The Schomburg Center for Research in Black Culture kicked off Black Music Month on June 4th and 5th by collaborating with dj lynnee denise of WildSeed Cultural Group to present “After the Dance: Conversations on Michael Jackson’s Black America”. This two-day symposium was built around Michael Jackson’s impact on and relationship with Black America from various points of view, such as manhood, his philanthropy, representations of Blackness and of course, his enormous talent. The opening plenary featured noted journalists Tourè and Nelson George who for nearly two hours delved in Michael Jackson 101 from his Gary, Indiana roots to his global reach.

The two gentlemen and scholars engaged the audience in personal reflections of Jackson’s impact, as well as examined how his talent and experiences shaped his world view, softened the perception of Black men around the globe and ultimately, changed Black popular music for better and worse. Former Billboard writer George, who authored the bestseller The Michael Jackson Story after the success of Jackson uber-successful Thriller album, spoke about the experience of writing that book and how Jackson’s success catapulted his career, but also how their “relationship” evolved over the years. He begins his latest book Thriller: The Musical Life of Michael Jackson, by reliving a childhood trek to Madison Square Garden to see the Jackson 5 before examining MJ’s path to greatness and the origins of Thriller, then its impact on Jackson, pop culture and the world.

George told of a conversation with Michael while working on his first book that was initiated by trademark Joe Jackson bullying as the two explored Joe Jackson heavy-handed approach as manager, but how important his role as father was in the development of his sons and family by extension, an overlooked part of the story because of the horror stories we’ve come to know Joe by over the years. Another aspect discussed was Michael’s mentor-pupil relationship with producers Bobby Taylor (who discovered The Jackson 5), Deke Richards (who took over for Taylor and crafted the early hits), Quincy Jones (‘nuff said) and Berry Gordy himself, each of whom helped craft Jackson into the perfectionist that he became by the time he took complete control of his career by 1987’s Bad and 1991’s Dangerous albums.

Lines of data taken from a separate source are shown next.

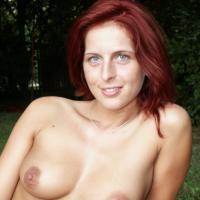 private foto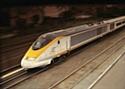 Eurostar lance sa nouvelle classe Standard Premier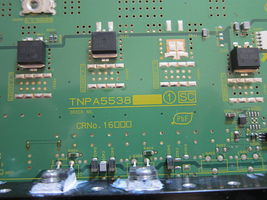 Sc Board TNPA5538 For Panasonic TC-P60UT50 Plasma Hdtv - $15.00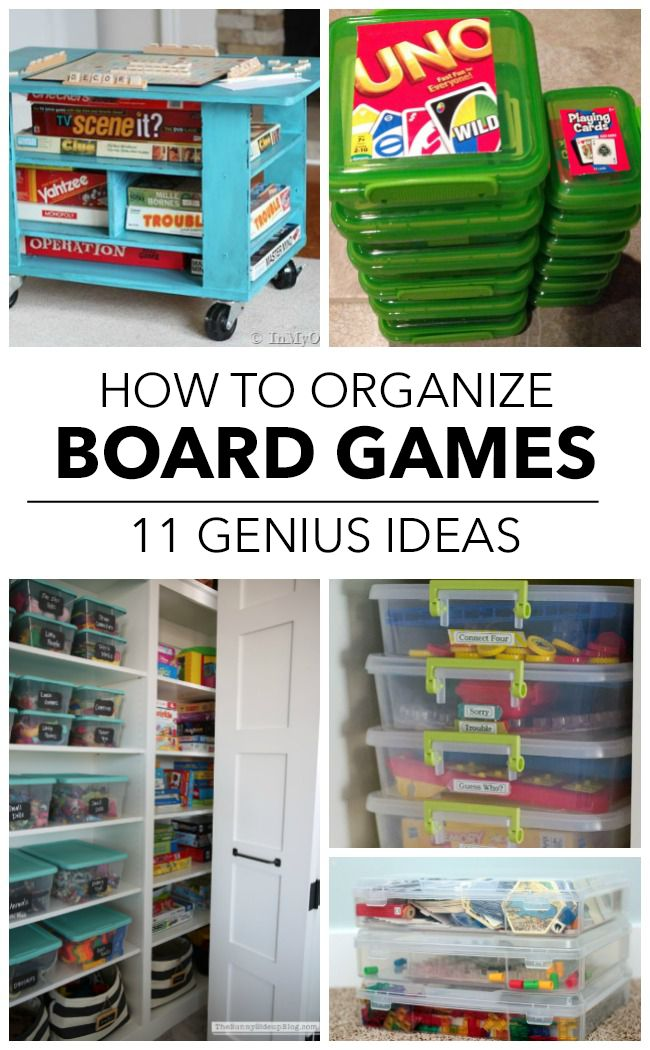 11 Ways To Finally Get Your Board Games Organized Kids
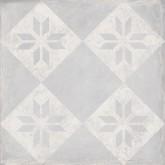Keros Belle Epoque Triana Classic Gris 25x25 cm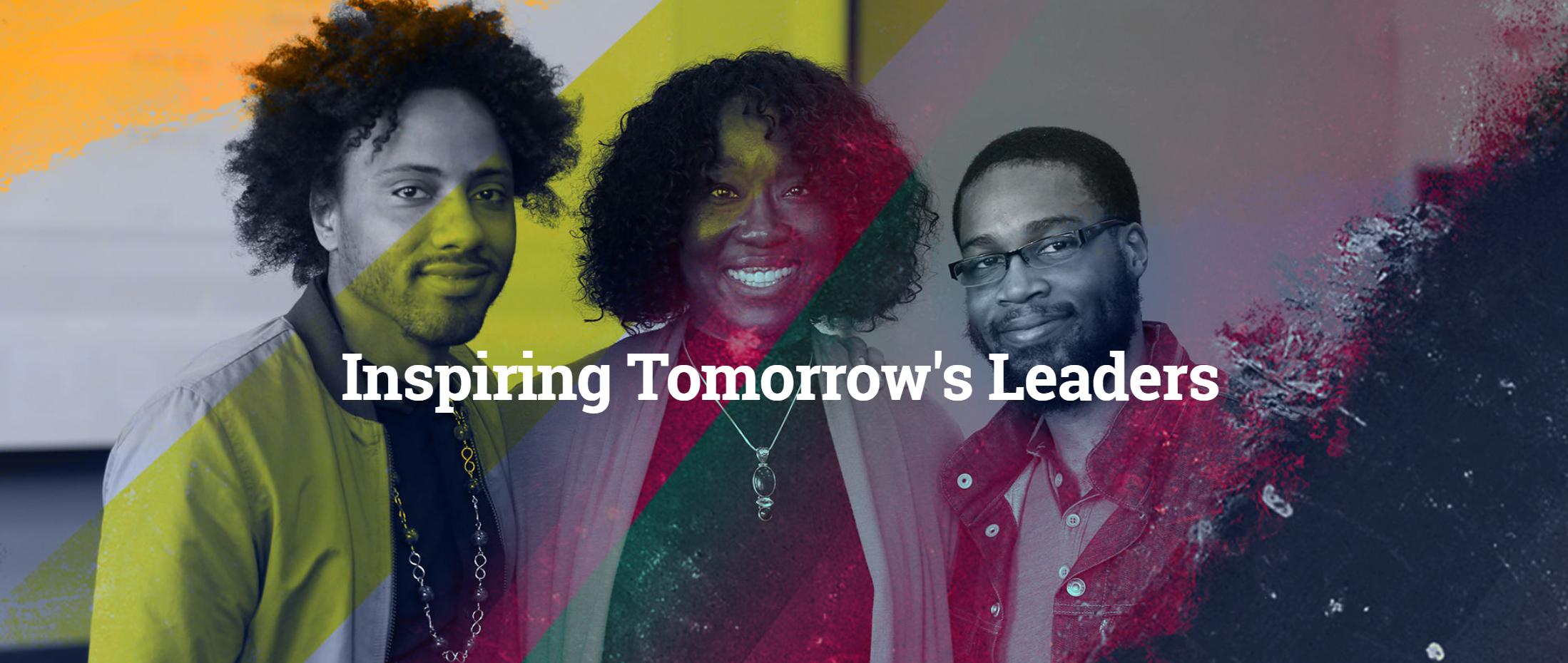 African American Leadership Forum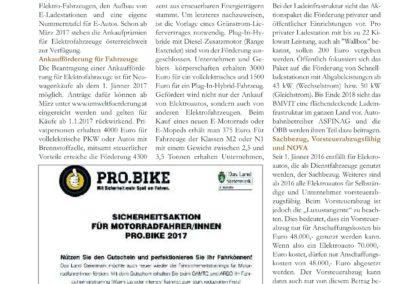 Pressespiegel » Bürgermeister Zeitung Gem. Admont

The discussion moved to how Jackson’s non-threatening male image, softened the world’s reaction to African-American men, because of their fascination with Michael. His almost ambiguous sexuality rebuffed myths of Black male hypersexuality and provided the platform for Black male stars to succeed internationally, because of his depth as a performer and humanitarian. Micahel’s philanthropic efforts raised millions for charities across the world, and he gave millions more from his personal wealth, especially to children’s charities, a fact that will be turned against him during his troubled times. Tourè spoke of how Michael used his body as an instrument, how his every precise movement fed the music that surrounded him, altered how we viewed his performances, helped to write his songs and amazingly added to his vocal performances. Tourè also related a personal experience that everyone in attendance took a blood oath not to share.

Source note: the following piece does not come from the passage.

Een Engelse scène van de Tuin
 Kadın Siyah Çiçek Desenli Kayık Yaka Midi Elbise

Nelson George made the most interesting point of the discussion, drawing comparisons between Thriller and Orsen Welles’ magnum opus Citizen Kane, as the definitive work that both artists chased and failed to replicate through the rest of their careers and even more, their lives. While Kane was Welles first full-length feature and has been lauded as the greatest film ever made in some circles, he failed to meet the expectations in subsequent works, much as Michael did with Thriller though it was near the midpoint of a career that spanned 40 years. It was the success of the greatest selling album in history that sent Michael Jackson into orbit and changed the course of his life, as he gained a level of stardom that he couldn’t outlive and a measure of success that he could never match.

Though the media’s slanderous nickname “Wacko Jacko” was banned for the weekend, no true Michael Jackson discussion can be held without the tumultuous last quarter of his life that was filled with inactivity, child molestation allegations, bizarre behavior, marriages, children, financial difficulties and a comeback tour that was derailed by his shocking death on June 25th of last year. The panelists kept it all the way real as they discussed many of the poor decisions Michael had made since his life became more sideshow than showtime. So real in fact, one audience attendee seemed to think that George wasn’t a fan and seemed poised to pounce on him if he confirmed her suspicions. It is this Michael Jackson that has lived through the media since his death, which like the last years of his life, became a circus the media fed instead of observing his legacy.

As we watched the speakers trade observations on the King of Pop, audience members readied questions, comments and personal reflections, one brother proved to be a walking Wikipedia entry of Michael Jackson, but we were all attracted to the Schomburg this night for a discussion on a man that sang, spinned, and moonwalked through our lives and made the impossible plausible. We’re closing in on the one-year anniversary of the greatest entertainer of all-time’s death and tribute parties, discussions, radio and video blocks will fill our calendars, but honest discourse like what took place in Harlem, U.S.A. that Friday night is what’s needed. In his death, we have found that his life has meant much more than those dance moves, the songs we’ve grown up on and definitely the last 15 years of his life that nearly erased the memories of those who idolized him from near and far.